**DATA LISTING**
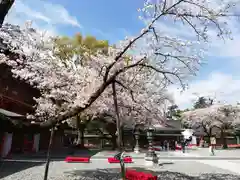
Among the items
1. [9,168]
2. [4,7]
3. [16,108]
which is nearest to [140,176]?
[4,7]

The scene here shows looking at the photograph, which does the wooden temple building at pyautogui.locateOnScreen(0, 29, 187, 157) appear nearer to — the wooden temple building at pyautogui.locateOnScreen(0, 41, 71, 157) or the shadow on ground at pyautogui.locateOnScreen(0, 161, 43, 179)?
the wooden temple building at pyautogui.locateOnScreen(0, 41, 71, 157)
---
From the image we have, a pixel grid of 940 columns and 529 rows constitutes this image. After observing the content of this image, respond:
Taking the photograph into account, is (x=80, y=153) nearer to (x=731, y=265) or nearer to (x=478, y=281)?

**TASK TO CARRY OUT**
Rewrite the lines from the line containing "From the image" up to and including the line containing "Taking the photograph" as a JSON list of strings, with one string per line and blank lines omitted.

**COMPLETED TASK**
[
  "From the image we have, a pixel grid of 940 columns and 529 rows constitutes this image. After observing the content of this image, respond:",
  "Taking the photograph into account, is (x=80, y=153) nearer to (x=731, y=265) or nearer to (x=478, y=281)?"
]